ISO/IEC 27033-7
ISO/IEC 27033-7:2023 Information technology — Network security — Part 7: Guidelines for network virtualization security
(first edition)
Abstract
ISO/IEC 27033 part 7 "aims to identify security risks of network virtualization and proposes guidelines for the implementation of network virtualization security. Overall, [ISO/IEC 27033-7] intends to considerably aid the comprehensive definition and implementation of security for any organization’s virtualization environments.

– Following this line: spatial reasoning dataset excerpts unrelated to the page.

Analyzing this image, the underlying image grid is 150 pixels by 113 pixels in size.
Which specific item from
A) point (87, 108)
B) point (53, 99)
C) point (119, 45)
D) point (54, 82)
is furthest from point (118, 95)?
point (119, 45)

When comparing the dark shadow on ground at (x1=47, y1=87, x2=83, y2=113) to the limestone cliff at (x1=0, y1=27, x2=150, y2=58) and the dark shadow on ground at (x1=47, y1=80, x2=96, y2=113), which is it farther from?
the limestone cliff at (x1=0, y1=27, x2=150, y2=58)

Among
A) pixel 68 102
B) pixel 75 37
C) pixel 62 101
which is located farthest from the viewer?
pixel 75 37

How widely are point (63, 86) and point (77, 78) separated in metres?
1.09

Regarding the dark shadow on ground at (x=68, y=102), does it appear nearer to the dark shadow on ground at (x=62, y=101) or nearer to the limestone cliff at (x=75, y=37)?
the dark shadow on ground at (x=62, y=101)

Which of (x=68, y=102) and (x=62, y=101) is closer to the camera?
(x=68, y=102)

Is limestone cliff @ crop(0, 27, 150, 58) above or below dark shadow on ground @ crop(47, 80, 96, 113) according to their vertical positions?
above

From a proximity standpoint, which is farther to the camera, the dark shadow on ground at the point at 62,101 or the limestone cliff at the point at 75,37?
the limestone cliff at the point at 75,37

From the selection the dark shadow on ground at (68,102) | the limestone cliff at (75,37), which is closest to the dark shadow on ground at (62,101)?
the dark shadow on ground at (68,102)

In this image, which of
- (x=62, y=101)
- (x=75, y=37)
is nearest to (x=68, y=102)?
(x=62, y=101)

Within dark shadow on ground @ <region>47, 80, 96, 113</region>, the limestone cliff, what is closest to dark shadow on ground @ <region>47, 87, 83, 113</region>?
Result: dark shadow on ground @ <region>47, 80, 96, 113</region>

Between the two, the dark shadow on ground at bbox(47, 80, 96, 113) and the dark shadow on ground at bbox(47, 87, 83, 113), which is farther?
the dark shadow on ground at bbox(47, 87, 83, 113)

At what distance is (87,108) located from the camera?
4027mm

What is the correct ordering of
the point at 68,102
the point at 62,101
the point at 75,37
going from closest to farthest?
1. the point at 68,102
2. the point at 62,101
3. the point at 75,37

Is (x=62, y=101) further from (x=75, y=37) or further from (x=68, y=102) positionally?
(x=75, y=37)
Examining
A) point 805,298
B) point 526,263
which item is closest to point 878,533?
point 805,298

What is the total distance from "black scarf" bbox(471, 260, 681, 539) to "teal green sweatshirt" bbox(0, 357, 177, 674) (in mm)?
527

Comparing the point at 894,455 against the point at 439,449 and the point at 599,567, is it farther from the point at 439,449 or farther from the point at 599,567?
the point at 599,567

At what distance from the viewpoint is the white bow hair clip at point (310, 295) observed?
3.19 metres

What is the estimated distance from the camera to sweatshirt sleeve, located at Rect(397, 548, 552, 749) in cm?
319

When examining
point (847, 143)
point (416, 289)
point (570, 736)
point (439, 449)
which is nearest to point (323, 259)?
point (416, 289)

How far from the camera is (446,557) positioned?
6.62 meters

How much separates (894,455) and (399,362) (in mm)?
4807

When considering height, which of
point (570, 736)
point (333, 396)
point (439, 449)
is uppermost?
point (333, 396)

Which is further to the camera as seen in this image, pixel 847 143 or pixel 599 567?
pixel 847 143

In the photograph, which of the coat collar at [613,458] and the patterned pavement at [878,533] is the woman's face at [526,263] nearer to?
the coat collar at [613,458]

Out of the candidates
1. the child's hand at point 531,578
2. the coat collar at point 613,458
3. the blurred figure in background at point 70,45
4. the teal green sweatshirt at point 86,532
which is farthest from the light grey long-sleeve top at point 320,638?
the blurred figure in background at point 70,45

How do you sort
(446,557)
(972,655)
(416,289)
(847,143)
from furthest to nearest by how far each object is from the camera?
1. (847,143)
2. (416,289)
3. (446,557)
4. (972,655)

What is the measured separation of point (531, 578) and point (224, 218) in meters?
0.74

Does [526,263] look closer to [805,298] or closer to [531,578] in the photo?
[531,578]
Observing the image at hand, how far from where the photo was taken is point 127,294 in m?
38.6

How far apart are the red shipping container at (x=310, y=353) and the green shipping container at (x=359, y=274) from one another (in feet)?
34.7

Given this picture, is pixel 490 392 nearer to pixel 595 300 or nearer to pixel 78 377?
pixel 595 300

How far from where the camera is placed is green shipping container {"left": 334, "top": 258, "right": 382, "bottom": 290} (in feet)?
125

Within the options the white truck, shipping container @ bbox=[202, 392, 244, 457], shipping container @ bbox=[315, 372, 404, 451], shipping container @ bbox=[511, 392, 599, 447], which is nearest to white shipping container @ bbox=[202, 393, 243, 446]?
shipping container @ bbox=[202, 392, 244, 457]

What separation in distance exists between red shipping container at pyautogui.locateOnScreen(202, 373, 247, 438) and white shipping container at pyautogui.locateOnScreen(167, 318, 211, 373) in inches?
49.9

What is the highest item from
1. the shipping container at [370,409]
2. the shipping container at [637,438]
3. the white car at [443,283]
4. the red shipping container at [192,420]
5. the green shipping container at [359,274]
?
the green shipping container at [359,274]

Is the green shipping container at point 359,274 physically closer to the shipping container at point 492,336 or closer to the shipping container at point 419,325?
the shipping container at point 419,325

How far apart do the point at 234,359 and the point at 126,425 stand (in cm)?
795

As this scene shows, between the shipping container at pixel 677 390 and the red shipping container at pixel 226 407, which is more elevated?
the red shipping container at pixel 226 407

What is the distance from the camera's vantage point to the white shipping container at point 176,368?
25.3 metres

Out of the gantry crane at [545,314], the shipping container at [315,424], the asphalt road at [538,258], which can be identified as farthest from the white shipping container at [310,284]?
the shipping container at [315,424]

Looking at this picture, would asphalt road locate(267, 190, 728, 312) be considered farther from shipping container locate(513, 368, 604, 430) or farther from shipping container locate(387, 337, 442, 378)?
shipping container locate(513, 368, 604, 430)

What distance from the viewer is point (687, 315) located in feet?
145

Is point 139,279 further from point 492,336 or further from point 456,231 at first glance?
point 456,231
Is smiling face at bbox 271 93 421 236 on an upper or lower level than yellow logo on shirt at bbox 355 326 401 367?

It is aimed at users and implementers who are responsible for the implementation and maintenance of the technical controls required to provide secure virtualization environments.”
[Source: ISO/IEC 27033-7:2023]
Introduction
Network virtualization was defined in ISO/IEC TR 29181-1:2012 as "technology that enables the creation of logically isolated network partitions over shared physical network infrastructures so that multiple heterogeneous virtual networks can simultaneously coexist over the shared infrastructures.

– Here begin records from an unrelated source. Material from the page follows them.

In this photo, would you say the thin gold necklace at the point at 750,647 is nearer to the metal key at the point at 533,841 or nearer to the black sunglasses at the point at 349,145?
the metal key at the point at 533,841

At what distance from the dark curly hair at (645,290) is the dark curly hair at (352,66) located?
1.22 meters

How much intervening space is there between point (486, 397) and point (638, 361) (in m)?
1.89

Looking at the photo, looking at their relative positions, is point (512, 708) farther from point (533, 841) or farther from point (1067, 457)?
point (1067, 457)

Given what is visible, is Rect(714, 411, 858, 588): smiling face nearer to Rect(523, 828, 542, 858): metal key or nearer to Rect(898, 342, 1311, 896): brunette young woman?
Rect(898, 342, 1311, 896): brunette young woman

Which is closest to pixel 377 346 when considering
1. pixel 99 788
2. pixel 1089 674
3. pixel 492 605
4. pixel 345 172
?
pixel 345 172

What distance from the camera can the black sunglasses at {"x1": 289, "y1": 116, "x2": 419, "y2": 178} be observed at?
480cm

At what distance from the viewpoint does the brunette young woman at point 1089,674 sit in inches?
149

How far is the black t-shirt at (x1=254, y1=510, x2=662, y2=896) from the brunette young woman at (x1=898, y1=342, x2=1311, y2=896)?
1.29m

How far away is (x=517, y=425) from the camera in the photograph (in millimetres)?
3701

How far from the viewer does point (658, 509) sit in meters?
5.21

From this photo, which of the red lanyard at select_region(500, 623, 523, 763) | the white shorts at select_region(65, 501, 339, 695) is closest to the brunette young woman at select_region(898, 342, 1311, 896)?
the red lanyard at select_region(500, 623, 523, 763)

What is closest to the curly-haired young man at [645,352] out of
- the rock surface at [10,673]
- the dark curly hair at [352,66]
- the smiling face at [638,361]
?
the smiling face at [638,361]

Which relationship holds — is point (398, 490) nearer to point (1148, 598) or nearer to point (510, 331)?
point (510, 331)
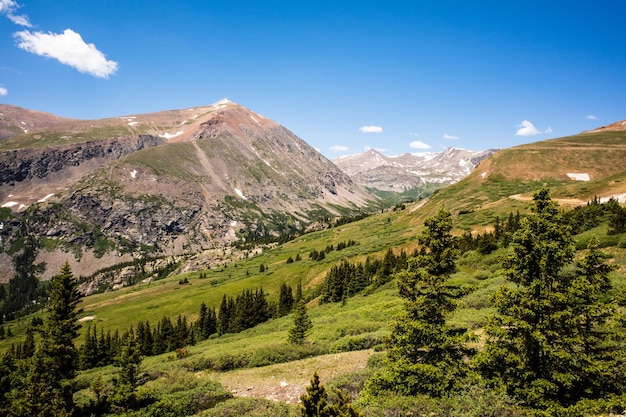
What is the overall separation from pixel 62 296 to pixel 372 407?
33077 millimetres

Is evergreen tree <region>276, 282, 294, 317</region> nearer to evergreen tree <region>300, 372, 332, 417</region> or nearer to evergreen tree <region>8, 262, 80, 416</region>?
evergreen tree <region>8, 262, 80, 416</region>

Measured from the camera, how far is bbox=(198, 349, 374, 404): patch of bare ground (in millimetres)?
26094

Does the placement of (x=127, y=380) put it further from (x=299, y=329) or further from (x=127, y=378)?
(x=299, y=329)

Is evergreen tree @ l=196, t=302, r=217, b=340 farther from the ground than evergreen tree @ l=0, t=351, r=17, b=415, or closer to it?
closer to it

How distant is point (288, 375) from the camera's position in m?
29.7

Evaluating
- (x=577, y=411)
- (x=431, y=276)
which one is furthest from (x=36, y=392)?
(x=577, y=411)

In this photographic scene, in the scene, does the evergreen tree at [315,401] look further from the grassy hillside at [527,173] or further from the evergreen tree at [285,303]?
the grassy hillside at [527,173]

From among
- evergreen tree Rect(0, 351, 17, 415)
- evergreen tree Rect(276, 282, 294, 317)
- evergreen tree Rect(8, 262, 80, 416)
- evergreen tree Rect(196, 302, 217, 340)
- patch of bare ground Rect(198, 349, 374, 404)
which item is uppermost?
evergreen tree Rect(8, 262, 80, 416)

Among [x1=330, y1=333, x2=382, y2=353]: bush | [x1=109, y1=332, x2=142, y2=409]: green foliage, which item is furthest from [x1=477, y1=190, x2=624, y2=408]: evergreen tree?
[x1=109, y1=332, x2=142, y2=409]: green foliage

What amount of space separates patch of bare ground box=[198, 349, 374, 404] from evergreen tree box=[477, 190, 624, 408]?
14.0m

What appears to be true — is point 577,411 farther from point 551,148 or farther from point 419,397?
point 551,148

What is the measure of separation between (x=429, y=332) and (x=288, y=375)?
54.5 ft

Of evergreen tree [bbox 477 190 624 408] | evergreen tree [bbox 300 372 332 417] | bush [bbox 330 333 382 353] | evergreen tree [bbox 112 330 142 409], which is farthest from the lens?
bush [bbox 330 333 382 353]

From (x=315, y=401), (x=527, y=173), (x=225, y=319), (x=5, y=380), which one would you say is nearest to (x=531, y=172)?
(x=527, y=173)
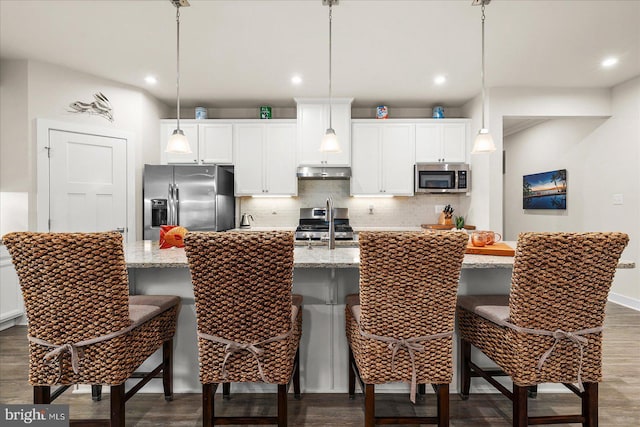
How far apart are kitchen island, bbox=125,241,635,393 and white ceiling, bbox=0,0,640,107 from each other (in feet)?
6.05

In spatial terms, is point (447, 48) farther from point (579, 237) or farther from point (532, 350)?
point (532, 350)

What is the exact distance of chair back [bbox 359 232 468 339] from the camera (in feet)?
4.30

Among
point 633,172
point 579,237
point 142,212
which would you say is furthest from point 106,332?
point 633,172

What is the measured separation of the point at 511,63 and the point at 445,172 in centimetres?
147

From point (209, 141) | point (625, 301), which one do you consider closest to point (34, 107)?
point (209, 141)

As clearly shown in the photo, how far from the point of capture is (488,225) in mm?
4062

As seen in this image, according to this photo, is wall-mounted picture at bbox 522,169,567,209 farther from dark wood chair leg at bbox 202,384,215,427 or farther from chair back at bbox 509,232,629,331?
dark wood chair leg at bbox 202,384,215,427

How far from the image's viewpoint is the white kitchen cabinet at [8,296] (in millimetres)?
3121

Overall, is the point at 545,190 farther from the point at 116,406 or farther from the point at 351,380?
the point at 116,406

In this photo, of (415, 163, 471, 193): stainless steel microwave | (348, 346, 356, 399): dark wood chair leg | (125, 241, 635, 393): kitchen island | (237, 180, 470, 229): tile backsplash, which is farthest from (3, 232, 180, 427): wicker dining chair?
(415, 163, 471, 193): stainless steel microwave

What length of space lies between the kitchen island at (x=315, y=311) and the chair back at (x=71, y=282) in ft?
1.89

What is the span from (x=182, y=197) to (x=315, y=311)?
268 cm

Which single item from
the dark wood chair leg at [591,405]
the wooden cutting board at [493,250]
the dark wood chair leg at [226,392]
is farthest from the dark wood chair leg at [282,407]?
the dark wood chair leg at [591,405]

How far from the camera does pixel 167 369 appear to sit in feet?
6.35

Note 1 to entry: Network virtualization allows the aggregation of multiple resources and makes the aggregated resources appear as a single resource."
For context, the same 2012 standard concerned "Future Network", defined as "network of the future which is made on clean-slate design approach as well as incremental design approach; it should provide futuristic capabilities and services beyond the limitations of the current network, including the Internet".
Scope
Within the multipart network security standard ISO/IEC 27033, part 7 addresses information risks and security controls applicable to network virtualisation.
Structure
Main clauses:
5: Overview
6: Security threats
7: Security recommendations
8: Security controls
9: Design techniques and considerations
Annex A: Use cases of network virtualization
Annex B: Detailed security threat description of network virtualization
Status
The current first edition of part 7 was published in 2023.
Commentary
The standard outlines some “security threats” or “security issues” - generic examples of types of incident (such as “Insider attacks: an administrator tampers image or changes security configurations”) but does not explain which information security controls address the identified “security threats/issues”, nor conversely which information risks the suggested information security controls are intended to mitigate: there is no cross-referencing between the two, hence it is unclear how users are meant to identify, select or prioritise whichever controls are most appropriate for their situations.
So much for the “implementation guidelines”!